Data to process:
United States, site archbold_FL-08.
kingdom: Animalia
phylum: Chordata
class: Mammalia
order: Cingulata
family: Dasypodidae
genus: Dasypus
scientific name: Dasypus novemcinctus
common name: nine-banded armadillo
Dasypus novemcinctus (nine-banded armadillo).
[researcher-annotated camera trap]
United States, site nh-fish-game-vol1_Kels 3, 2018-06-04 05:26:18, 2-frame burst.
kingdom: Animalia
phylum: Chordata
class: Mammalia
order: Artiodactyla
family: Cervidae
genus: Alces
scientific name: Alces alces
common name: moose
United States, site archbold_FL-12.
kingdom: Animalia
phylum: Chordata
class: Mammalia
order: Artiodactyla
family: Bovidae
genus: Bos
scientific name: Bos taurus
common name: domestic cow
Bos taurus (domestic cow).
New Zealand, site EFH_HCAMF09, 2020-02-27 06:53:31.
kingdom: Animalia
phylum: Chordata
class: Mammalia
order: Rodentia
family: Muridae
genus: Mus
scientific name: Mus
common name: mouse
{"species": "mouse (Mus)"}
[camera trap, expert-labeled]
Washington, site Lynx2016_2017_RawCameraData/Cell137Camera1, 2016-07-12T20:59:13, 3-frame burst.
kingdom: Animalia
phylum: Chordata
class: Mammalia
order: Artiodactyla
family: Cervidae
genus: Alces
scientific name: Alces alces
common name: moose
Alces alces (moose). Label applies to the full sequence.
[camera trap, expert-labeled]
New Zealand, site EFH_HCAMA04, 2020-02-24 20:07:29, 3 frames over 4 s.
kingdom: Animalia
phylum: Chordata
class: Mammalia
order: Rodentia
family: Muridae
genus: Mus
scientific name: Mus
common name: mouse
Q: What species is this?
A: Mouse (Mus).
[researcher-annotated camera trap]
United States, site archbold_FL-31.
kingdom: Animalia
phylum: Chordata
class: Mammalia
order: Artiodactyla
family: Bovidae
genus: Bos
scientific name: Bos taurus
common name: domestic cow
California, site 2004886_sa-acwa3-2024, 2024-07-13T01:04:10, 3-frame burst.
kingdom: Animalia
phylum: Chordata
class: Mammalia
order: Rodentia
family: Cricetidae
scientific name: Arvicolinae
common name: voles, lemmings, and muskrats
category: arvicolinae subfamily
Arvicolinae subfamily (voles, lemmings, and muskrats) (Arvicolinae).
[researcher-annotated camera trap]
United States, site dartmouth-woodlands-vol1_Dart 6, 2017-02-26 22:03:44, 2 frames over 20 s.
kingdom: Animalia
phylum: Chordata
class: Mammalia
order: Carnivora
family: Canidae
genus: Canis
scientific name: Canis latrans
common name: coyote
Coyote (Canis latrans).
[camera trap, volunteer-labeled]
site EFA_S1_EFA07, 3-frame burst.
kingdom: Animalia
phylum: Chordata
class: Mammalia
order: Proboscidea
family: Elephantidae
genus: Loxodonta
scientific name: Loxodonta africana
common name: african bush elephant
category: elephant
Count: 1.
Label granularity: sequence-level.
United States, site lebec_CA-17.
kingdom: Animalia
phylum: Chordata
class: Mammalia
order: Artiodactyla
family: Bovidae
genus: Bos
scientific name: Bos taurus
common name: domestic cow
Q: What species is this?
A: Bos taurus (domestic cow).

Problem description:
If a line contains the word "States", it counts; say how many such lines the records hold, and give only that number.

Reply:
6